A decade back, while at Facebook, we conceived the idea of Apache Hive (Hive), an SQL-like interface for querying data that sits atop Hadoop. Turning this project into a reality required immense contributions from a talented team with a passion for the idea. We would be remiss not to mention the names of the prolific Zeng Shao and the always dependable Namit Jain, as well as Ning Zhang, Prasad Chakka, Rahotam Murthy, Hao Liu, Suresh Anthony, and many others at Facebook who were the initial team. Without the contributions from these individuals, Hive would never have seen the light of day. We also extend thanks to Alan Gates, Ashutosh Chauhan, Gunther Hagleitner, and many other active mentors for carrying the baton and continuing to innovate in the project.
It’s true that some of the simplest ideas can also be the most powerful ones. The Hive project emerged from a simple idea to make the scalable and fault-tolerant Apache Hadoop environment accessible to SQL users.
We based the project on the observation that SQL was the lingua franca of data, and if made available, could offer a more familiar option for SQL users to access the disruptive power of Hadoop across different use cases. At Facebook, we found a nurturing environment to support this idea despite the contrarian point of view, which led to the creation of Apache Hive.
We are amazed at the impact of Apache Hive on so many industries. Hive has brought big data to the mainstream and helped spawn numerous ideas that are now the underpinnings of data lake architectures. It has also created disruptions in the traditional data warehousing and large-scale data processing fields.
We consider ourselves very lucky to have been at the right place at the right time, with the right insight to start the Apache Hive journey and become an integral part of that journey.

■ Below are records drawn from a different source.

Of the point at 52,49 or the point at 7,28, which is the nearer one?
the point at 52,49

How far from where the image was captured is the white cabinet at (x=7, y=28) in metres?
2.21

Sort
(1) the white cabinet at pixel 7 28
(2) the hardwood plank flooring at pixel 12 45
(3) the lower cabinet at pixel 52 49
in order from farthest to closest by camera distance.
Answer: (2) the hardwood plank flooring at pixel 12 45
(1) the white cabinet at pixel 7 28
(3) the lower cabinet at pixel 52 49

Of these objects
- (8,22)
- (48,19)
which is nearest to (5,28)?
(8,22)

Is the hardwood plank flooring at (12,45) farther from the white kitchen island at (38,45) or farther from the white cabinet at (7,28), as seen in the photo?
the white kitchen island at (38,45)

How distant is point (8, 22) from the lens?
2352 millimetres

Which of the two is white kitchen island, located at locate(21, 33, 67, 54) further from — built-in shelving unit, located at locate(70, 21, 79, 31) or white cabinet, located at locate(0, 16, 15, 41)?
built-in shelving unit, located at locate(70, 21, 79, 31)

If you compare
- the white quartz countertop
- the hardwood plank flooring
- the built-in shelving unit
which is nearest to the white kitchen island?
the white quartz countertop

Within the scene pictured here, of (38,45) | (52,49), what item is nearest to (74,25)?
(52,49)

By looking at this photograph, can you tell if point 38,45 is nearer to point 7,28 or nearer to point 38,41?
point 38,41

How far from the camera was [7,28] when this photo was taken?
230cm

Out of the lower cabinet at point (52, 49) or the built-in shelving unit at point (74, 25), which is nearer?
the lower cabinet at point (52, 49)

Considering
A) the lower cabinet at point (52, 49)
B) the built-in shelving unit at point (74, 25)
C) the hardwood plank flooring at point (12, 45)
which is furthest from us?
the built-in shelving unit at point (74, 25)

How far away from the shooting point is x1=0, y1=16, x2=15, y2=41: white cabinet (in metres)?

The success of this project underscores the importance of open source in our industry. Open-source community ownership and contribution is a significant reason for the project’s success, which has more than 750 contributors today. As a new generation of contributors continues to evolve this technology, we are confident that the importance and relevance of Apache Hive have been solidified in this ever-changing data landscape.
We could not have asked for more when we started the project.
It is indeed an honor to receive the SIGMOD systems award for Apache Hive, and we accept this on behalf of the community.